— start —

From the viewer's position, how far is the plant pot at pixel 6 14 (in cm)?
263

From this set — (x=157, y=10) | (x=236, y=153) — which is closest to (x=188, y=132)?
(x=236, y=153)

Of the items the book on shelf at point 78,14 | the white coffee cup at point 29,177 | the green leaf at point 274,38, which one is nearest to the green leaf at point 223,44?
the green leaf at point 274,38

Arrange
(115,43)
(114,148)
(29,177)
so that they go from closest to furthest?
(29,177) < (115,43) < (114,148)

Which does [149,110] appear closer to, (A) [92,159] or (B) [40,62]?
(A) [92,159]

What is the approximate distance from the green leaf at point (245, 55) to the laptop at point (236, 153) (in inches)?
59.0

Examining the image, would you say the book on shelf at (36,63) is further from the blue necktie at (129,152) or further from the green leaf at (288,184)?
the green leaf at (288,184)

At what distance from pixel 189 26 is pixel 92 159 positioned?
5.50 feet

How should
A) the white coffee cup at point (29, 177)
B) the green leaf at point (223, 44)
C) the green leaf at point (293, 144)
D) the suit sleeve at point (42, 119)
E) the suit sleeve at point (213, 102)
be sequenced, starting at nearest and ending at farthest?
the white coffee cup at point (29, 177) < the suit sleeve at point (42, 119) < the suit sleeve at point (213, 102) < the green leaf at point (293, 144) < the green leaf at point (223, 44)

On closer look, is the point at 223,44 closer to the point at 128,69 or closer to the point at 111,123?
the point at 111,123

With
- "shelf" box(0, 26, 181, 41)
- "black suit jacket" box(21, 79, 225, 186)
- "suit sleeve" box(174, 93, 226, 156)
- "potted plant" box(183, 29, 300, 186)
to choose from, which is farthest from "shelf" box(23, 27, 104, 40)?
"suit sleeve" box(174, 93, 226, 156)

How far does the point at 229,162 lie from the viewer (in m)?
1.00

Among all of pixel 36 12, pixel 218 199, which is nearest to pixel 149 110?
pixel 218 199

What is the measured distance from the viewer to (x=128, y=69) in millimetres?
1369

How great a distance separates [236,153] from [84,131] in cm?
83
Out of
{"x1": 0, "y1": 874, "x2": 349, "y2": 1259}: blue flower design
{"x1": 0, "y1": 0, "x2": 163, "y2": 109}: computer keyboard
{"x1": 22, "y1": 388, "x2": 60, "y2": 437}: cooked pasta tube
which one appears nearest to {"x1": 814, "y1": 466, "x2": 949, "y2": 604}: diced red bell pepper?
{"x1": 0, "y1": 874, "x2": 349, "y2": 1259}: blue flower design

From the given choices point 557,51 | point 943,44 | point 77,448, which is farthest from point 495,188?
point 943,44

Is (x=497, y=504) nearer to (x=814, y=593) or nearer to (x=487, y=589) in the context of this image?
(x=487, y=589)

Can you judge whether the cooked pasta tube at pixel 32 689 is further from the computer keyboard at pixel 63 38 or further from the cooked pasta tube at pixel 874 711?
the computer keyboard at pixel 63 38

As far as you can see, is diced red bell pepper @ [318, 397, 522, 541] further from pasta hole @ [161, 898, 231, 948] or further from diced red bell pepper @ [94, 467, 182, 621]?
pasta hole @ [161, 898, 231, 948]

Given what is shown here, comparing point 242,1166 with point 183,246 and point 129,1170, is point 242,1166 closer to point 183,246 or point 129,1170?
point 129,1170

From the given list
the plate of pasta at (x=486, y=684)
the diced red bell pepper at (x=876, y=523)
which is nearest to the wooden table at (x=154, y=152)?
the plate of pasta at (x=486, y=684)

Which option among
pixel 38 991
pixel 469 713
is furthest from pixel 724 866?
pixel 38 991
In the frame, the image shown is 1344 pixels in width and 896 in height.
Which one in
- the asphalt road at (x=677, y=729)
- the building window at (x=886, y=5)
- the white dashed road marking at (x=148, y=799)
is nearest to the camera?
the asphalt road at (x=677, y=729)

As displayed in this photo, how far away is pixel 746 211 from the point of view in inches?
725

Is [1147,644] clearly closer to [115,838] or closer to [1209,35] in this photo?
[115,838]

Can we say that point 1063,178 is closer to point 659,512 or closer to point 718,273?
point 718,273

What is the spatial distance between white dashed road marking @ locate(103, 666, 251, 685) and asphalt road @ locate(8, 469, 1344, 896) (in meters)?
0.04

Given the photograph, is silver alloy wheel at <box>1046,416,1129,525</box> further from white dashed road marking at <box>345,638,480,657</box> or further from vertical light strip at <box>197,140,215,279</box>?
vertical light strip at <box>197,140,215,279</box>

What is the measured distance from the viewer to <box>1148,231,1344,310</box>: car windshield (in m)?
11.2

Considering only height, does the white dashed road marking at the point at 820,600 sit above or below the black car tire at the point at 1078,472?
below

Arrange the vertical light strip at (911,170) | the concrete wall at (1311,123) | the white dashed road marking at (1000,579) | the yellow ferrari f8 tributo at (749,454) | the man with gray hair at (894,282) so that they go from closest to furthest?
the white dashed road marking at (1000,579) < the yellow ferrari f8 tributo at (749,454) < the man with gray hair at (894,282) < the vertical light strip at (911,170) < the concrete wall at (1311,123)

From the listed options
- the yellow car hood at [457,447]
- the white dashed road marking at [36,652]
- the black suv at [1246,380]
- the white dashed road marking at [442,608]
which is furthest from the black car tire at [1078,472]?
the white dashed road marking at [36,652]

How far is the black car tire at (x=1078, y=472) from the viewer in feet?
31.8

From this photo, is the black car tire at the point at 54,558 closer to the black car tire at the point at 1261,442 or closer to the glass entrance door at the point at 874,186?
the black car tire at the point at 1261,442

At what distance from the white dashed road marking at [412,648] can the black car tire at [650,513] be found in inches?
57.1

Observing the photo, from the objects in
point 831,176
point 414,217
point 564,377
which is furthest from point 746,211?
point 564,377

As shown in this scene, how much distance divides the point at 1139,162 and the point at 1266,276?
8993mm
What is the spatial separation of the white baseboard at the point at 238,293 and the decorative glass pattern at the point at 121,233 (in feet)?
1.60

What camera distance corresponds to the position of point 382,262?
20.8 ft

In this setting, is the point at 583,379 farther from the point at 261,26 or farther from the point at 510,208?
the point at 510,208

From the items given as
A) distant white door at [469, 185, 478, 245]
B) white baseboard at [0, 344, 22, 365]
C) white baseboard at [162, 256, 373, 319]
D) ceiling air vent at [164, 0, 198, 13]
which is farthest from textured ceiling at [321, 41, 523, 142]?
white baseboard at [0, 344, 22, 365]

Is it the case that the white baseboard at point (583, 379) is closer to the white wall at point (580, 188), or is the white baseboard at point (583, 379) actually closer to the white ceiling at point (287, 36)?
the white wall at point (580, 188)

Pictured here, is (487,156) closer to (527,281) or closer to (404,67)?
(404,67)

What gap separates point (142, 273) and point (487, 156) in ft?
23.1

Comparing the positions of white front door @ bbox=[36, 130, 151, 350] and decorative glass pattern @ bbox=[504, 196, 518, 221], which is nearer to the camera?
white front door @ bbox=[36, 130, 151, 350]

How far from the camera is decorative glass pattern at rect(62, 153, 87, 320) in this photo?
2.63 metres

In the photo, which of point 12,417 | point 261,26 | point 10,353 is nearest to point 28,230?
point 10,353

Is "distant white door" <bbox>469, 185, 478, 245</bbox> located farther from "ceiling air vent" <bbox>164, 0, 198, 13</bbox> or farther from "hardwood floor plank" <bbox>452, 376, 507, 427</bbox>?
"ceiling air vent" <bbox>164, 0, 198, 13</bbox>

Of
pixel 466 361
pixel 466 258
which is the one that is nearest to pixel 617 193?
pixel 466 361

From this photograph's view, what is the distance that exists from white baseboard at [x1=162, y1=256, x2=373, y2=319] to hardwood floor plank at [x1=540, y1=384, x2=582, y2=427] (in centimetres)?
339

— end —

Exercise details — Output the records from the line containing "From this photo, is" through the line containing "2.63 metres" as a Markdown table with the columns No. and Text, one numbered row per line, skipping blank lines.

Response to this exercise —
| No. | Text |
|---|---|
| 1 | From this photo, is the black car tire at the point at 54,558 closer to the black car tire at the point at 1261,442 or closer to the glass entrance door at the point at 874,186? |
| 2 | the black car tire at the point at 1261,442 |
| 3 | At what distance from the white dashed road marking at [412,648] can the black car tire at [650,513] be found in inches? |
| 4 | 57.1 |
| 5 | Observing the photo, from the objects in |
| 6 | point 831,176 |
| 7 | point 414,217 |
| 8 | point 564,377 |
| 9 | which is furthest from point 746,211? |
| 10 | point 564,377 |
| 11 | As shown in this scene, how much distance divides the point at 1139,162 and the point at 1266,276? |
| 12 | 8993mm |
| 13 | What is the spatial separation of the white baseboard at the point at 238,293 and the decorative glass pattern at the point at 121,233 (in feet)? |
| 14 | 1.60 |
| 15 | What camera distance corresponds to the position of point 382,262? |
| 16 | 20.8 ft |
| 17 | In this setting, is the point at 583,379 farther from the point at 261,26 or farther from the point at 510,208? |
| 18 | the point at 510,208 |
| 19 | From the items given as |
| 20 | A) distant white door at [469, 185, 478, 245] |
| 21 | B) white baseboard at [0, 344, 22, 365] |
| 22 | C) white baseboard at [162, 256, 373, 319] |
| 23 | D) ceiling air vent at [164, 0, 198, 13] |
| 24 | which is farthest from textured ceiling at [321, 41, 523, 142]? |
| 25 | white baseboard at [0, 344, 22, 365] |
| 26 | Is it the case that the white baseboard at point (583, 379) is closer to the white wall at point (580, 188), or is the white baseboard at point (583, 379) actually closer to the white ceiling at point (287, 36)? |
| 27 | the white wall at point (580, 188) |
| 28 | Pictured here, is (487,156) closer to (527,281) or closer to (404,67)? |
| 29 | (404,67) |
| 30 | What gap separates point (142, 273) and point (487, 156) in ft? |
| 31 | 23.1 |
| 32 | Comparing the positions of white front door @ bbox=[36, 130, 151, 350] and decorative glass pattern @ bbox=[504, 196, 518, 221], which is nearer to the camera? |
| 33 | white front door @ bbox=[36, 130, 151, 350] |
| 34 | How far from the camera is decorative glass pattern at rect(62, 153, 87, 320) in this photo? |
| 35 | 2.63 metres |